▶ **Work request**
Scan the entries below and extract each line with the word "Galaxy" in it.

==================================================

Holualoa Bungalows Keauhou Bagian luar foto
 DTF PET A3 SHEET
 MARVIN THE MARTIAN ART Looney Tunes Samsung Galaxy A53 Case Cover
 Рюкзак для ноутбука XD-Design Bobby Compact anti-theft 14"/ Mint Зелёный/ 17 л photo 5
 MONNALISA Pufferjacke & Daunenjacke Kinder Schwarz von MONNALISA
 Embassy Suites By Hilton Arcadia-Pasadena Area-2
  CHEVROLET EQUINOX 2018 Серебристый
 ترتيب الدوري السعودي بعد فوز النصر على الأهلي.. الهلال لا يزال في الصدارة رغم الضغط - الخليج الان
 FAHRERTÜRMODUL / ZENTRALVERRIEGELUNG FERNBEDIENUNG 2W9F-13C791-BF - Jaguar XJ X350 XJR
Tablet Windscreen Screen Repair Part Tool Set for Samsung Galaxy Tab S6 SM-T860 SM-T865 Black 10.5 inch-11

==================================================

▶ **Response box**
 MARVIN THE MARTIAN ART Looney Tunes Samsung Galaxy A53 Case Cover
Tablet Windscreen Screen Repair Part Tool Set for Samsung Galaxy Tab S6 SM-T860 SM-T865 Black 10.5 inch-11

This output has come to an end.